Composite restorations require meticulous conditions to be placed and maintained. While placing a composite, a dentist has to keep the tooth very clean and dry while working. They place a cleaning agent to further cleanse the tooth, then a priming agent to make the tooth compatible with a composite, then a glue that will bond the composite to the tooth. If any saliva contaminates the site while this process is happening, it can drastically shorten the lifespan of the composite. With different abilities to keep the tooth saliva free while in the mouth, these restorations can have a broad variation in how long they last.

An additional factor that affects composite lifespan in comparison to metal alternatives is the way they are held in the tooth: by bonding ( a "glue"), rather than physical retention with a particular shape, as is the case with metal. This means composites can only last as long as the bond/glue does. Composites also shrink a small amount once set. If placed in too large a bulk, the shrinkage will be greater and exert more stress on the tooth and the bond.

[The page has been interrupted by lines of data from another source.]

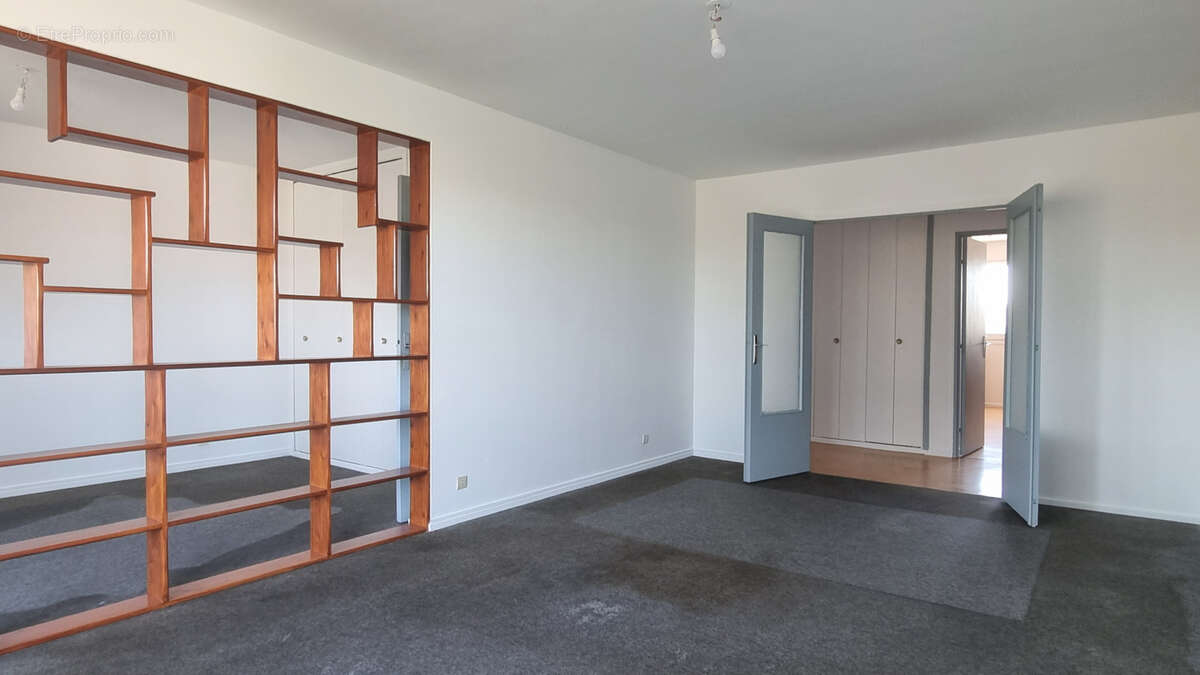 Appartement à VALENCIENNES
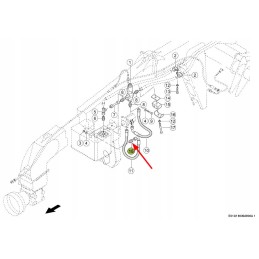 238799 0 hydraulic reduction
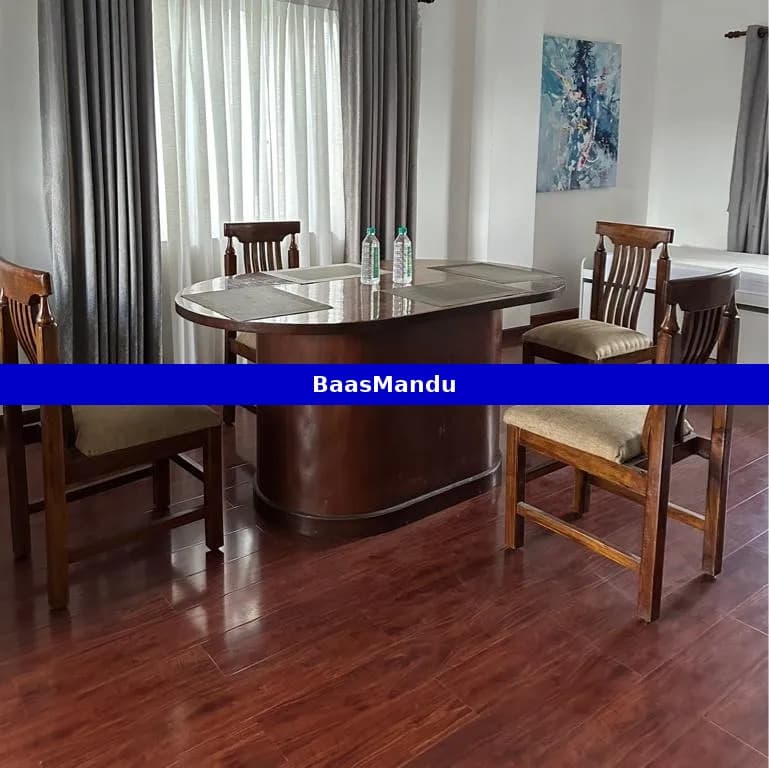 2BHK Apartment Boudha - 1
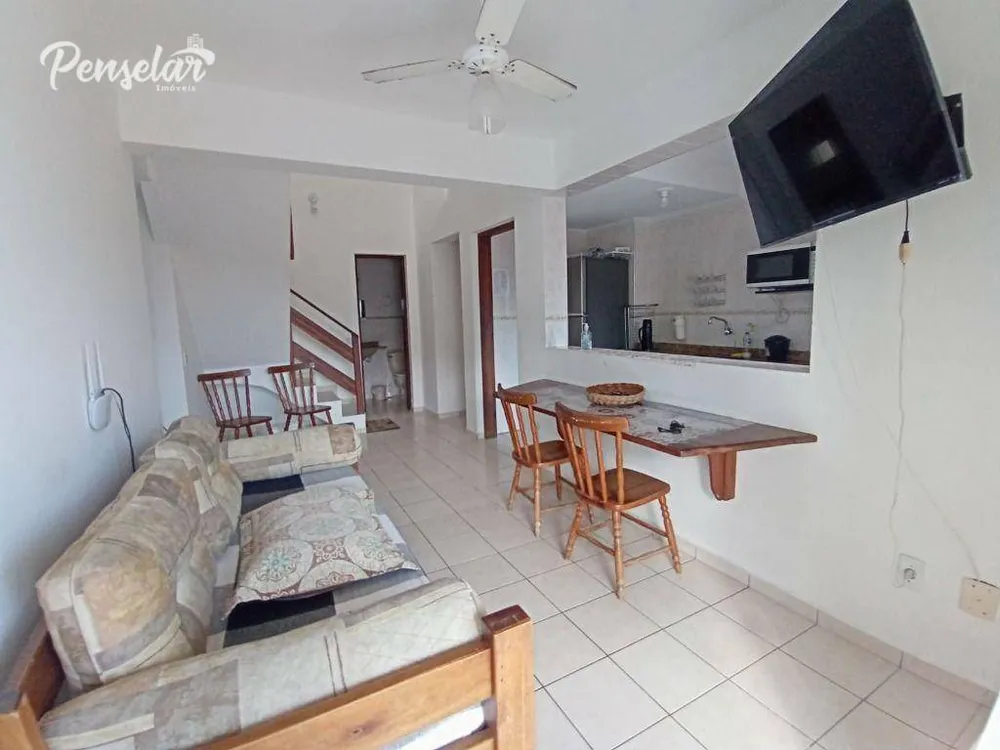 Cobertura, 3 quartos, 120 m² - Foto 1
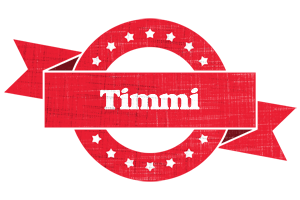 Timmi passion logo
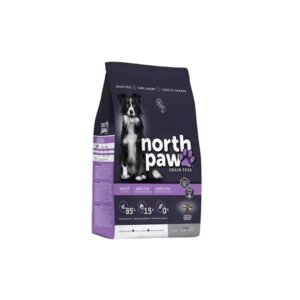 Nort Paw -Nort Paw adult dog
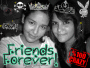Friends Forever..!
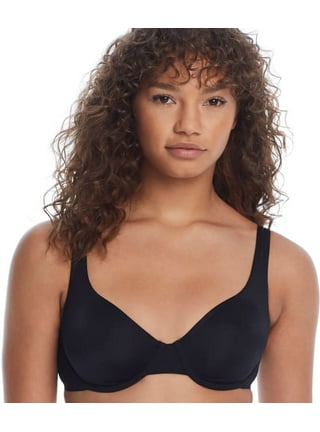 NEARLYNUDE Midnight The Mesh Full Support Underwire Bra, US 42C, UK 42C,  NWOT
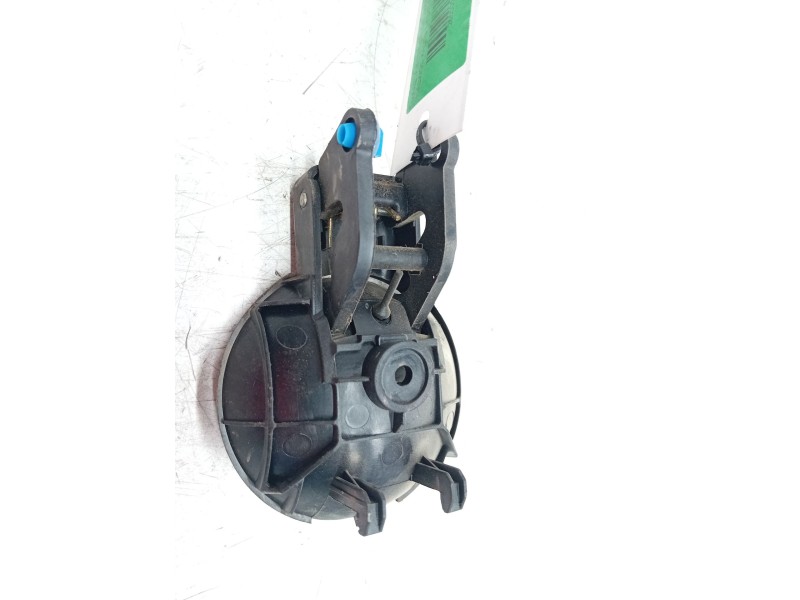 Recambio de maneta interior delantera derecha para daewoo kalos 1.4 cat referencia OEM IAM   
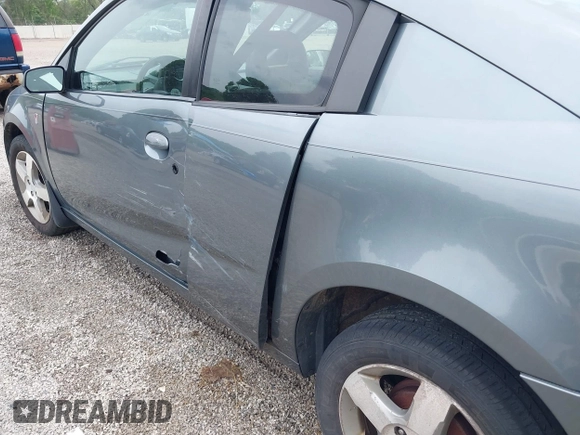 2007 Saturn ION z VIN 1G8AW15B67Z193449, wystawiony jako IAAI lot #42285412 z przebiegiem 166 271 mil mil oraz . Historia ofert i sprzedaży dostępna na DreamBid. Obrazek 19.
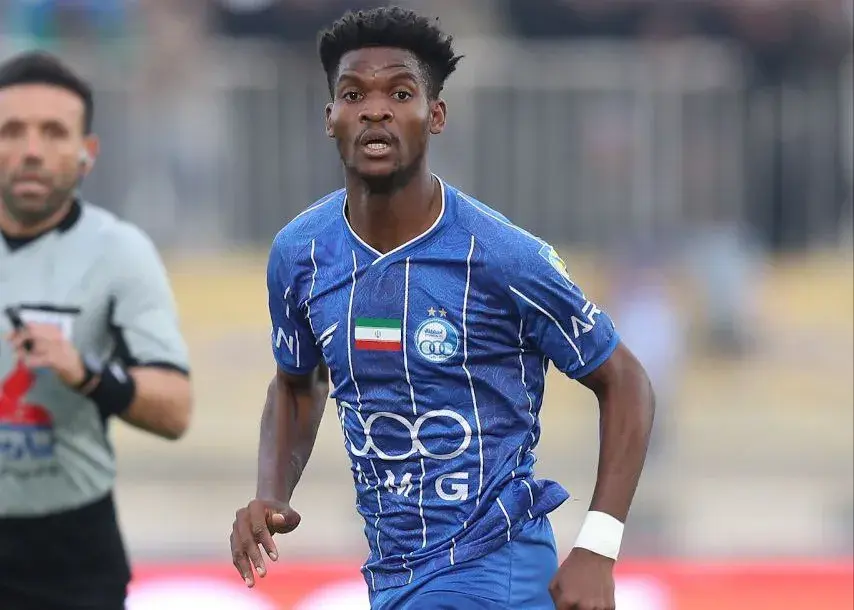 ستاره استقلال دیرتر به اردوی تیم ملی می‌رود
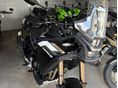 CFMOTO 450 MT Legujabb Fekete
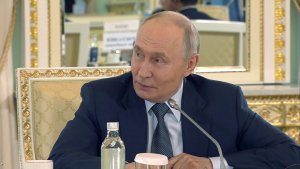 Программа «Актуальный обзор» на 8 канале от 07.06.2026 Часть 1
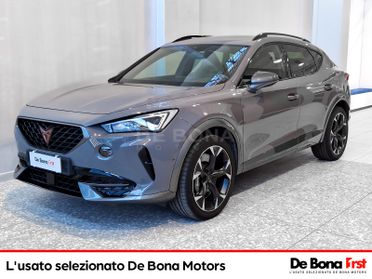 Cupra Formentor 2.0 tsi vz launch edition 4drive 310cv dsg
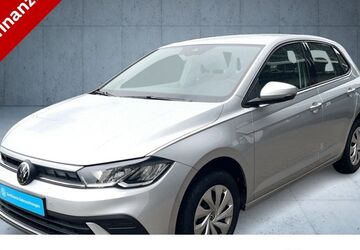 VW Polo 9.500 km 17.970 &euro; Regensburg 93053
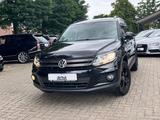 Volkswagen Tiguan Trend & Fun BMT - SUV bis 10.000 Euro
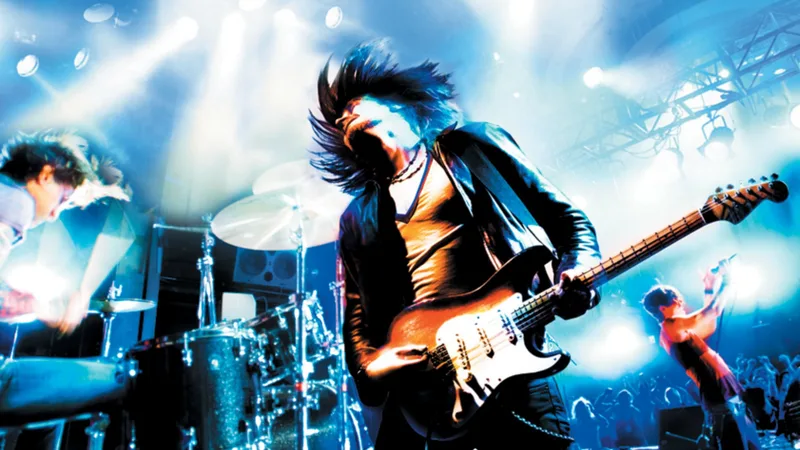 Rock Band 2 (X360)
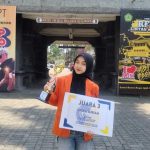 Prestasi Mahasiswa ABM Malang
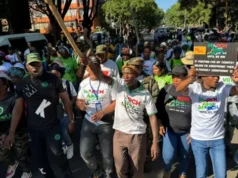 Afrique du sud: fin de mondial pour les Bafana Bafana, mardi de tous les dangers pour le immigrés noirs!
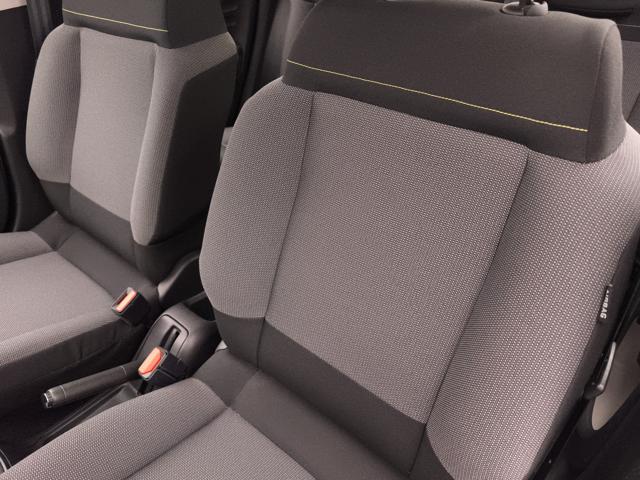 CITROEN C3 usata, con ESP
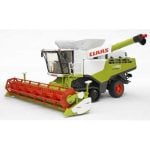 Bruder kombajn Claas Lexion 780 Terra Trac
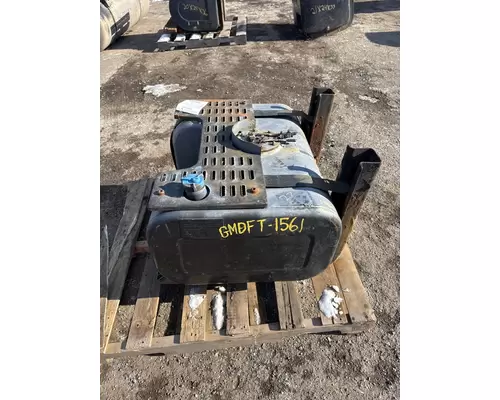 GMC C7500 Fuel Tank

When the tooth naturally flexes during function, additional stresses are applied to the bond/glue that hold them in, and they can disconnect from the tooth. Additionally, a sticky, thin film forms on the outer layer of a composite after it hardens. This layer usually can be polished away, or prevented with a surface covering. If not removed, it leads to an inferior connection to the outside of the tooth, resulting in future leakage, staining, and early failure.

Acidity levels in the mouth also affect composites. If acid is present, such as from citrus juices, coffee, stomach acid/reflux, or acid from plaque, the bond and the outer surface of the composite will deteriorate. Acidity also makes the composite porous, and increasingly prone to swelling. These factors can cause the composite's lifespan to shorten.

Small, shallow composites confined to the outside of a tooth have the ability to last the longest. This is because the outside of a tooth is pure enamel. Enamel is a hard, non-living outside layer of the tooth. Underneath enamel, where most fillings extend, is a different hard tissue called dentin. Dentin is a living tissue that is hydrated, has extensions of the tooth's nerve, as well as fluid and enzymes. These enzymes digest the bonding agent that hold composites in place. It takes a long time, with many composites reaching 10 years of service or more, but this ultimately will cause any composite to debond, or "come unglued" and pop out of the tooth. The longest lasting bonded restorations that achieve 15 years or more tend to be those limited to the outer part of a tooth, or those on front teeth with fewer chewing forces.

The benefit of composites is they offer a tremendous amount of tooth-colored potential, while also functioning quite well, given their circumstances. The tradeoff for a white appearance in a tooth are an acceptable tradeoff to many. When it comes to the appearance of a smile and maintaining the color of natural teeth, particularly in the front of the mouth, these restorations are superior.